L’entità del danno, la notorietà delle vittime e il processo (attualmente in corso) hanno spostato il punto d’osservazione verso il gossip e la cronaca giudiziaria. Nessuno quindi si è chiesto come abbia fatto Madoff a raggirare tanti navigati investitori per così tanto tempo. Infatti, secondo la ricostruzione effettuata dagli ispettori della Security Exchange Commission, la sequenza di versamenti e rimborsi risale senza interruzioni fino al 1970.


La prima risposta è la più maliziosa: Madoff potrebbe aver contato sulla complicità dei suoi principali clienti, oltre che su quella dei parenti che lavoravano con lui (i figli, il fratello e altri). Ma di questo, almeno per il momento, non esiste alcuna prova. In aula, pochi giorni fa, “Bernie” (così lo chiamavano gli amici) si è dichiarato unico colpevole.


La seconda risposta è invece ricca di riscontri. Madoff ha fabbricato il suo mito lavorando sulla propria reputazione, fin dal primo dopoguerra. Da quando, negli anni ’50 faceva il bagnino a Long Island (all’epoca la residenza e la spiaggia più esclusiva di New York) e nei ritagli di tempo caricava le bibite nei distributori automatici. Lì, da ebreo, entra in contatto con i più facoltosi rappresentanti della comunità israelita e con il mondo della finanza. Quando nel 1960 lascia il lavoro e decide di far fruttare i risparmi (cinquemila dollari) ha già i suoi buoni consiglieri. Tanto che investe nella società che ha poi contribuito alla nascita del Nasdaq, di cui egli stesso è stato presidente.


Jerry Reisman è un avvocato del New Jersey, ha conosciuto Madoff socialmente e oggi rappresenta 10 investitori che nel crack hanno perso 150 milioni di dollari. Al quotidiano inglese “Telegraph” ha detto: “Frequentava i circoli più esclusivi di New York. Dove esibiva un fascino totale. Era un maestro nel relazionarsi con le persone e alimentare l’aura che lo circondava. La gente lo vedeva come un supereroe e non si preoccupava minimamente di quello che in realtà facesse. Erano tutti travolti dall’avidità”.

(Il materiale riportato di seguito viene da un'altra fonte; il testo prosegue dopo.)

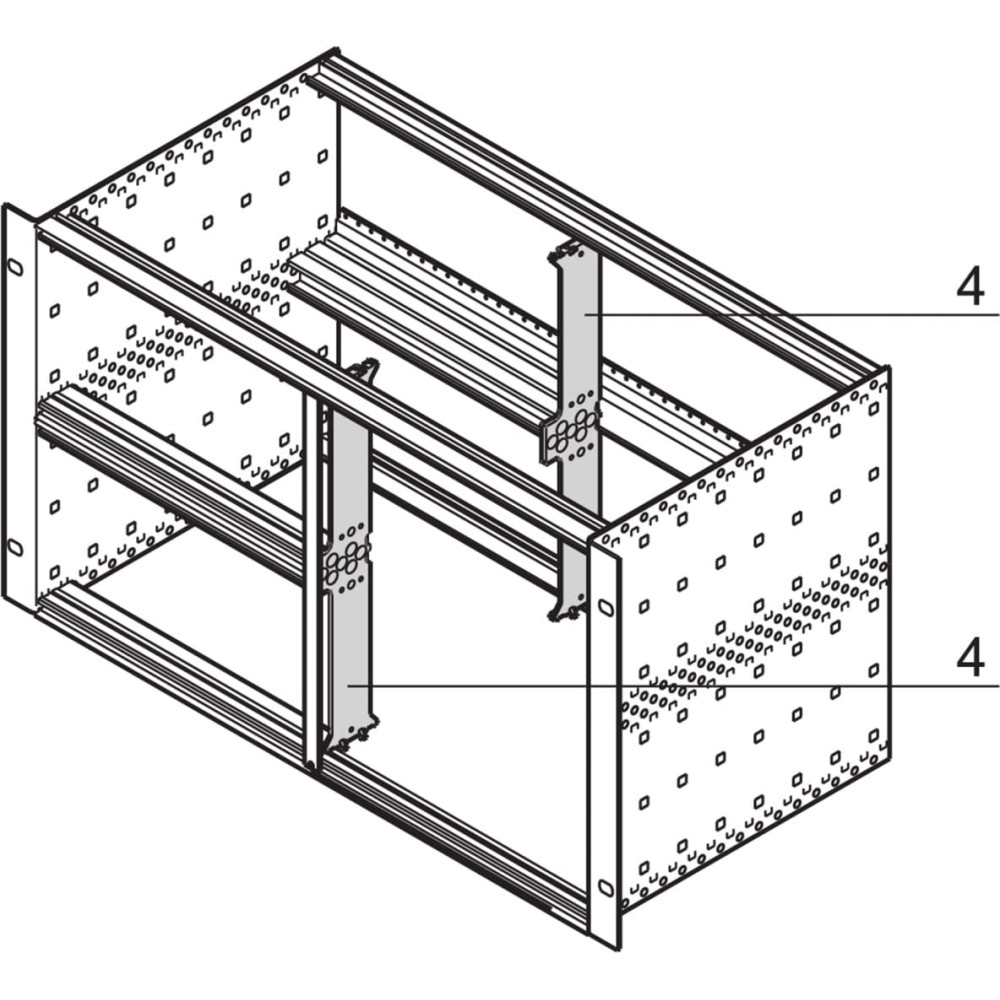 4

4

Ma la strategia di “Bernie” era ancora più sottile. L’immobiliarista Jeffrey Gural ha raccontato al “New York Times” di essere stato sfottuto pesantemente dagli amici, dopo che Madoff gli aveva respinto l’investimento perché inferiore a 20 milioni di dollari: “Tutti pensavano che Bernard era un genio e io uno stupido, come tutti quelli che non gli affidavano i loro risparmi”. Trattato come un pezzente per convincere gli altri a investire e a perpetuare inconsciamente la catena.


Nel “pacchetto” comunicativo c’era anche la CSR, con i corposi assegni staccati a favore delle organizzazioni filantropiche ebree di cui Madoff curava gli investimenti. Bernie partecipava assiduamente, insieme alla moglie, alla vita religiosa della comunità e alle tante serate di beneficenza tenute al Palm Beach Country Club (Florida), “buen retiro” di tanti ricchi ebrei. Tra i quali Carl Shapiro, il 95enne magnate del tessile – “padrino” di Madoff fin dal 1948 – truffato per 500 milioni di dollari.


Una dedizione continua, quella di Madoff per le PR, unita a un talento naturale. Ma quella che ne deriva è una lezione altamente provocatoria, perché prima di prenderlo ad esempio ogni comunicatore deve rispondere a troppe domande. Tra le possibili ne proponiamo due: è più facile lavorare per se stessi che per gli altri? Tutto questo sarebbe successo se Madoff avesse avuto un relatore professionale?


Il quesito fondamentale resta però soltanto uno. Da questa storia si può salvare il mezzo (la strategia di relazione) dal suo fine fraudolento?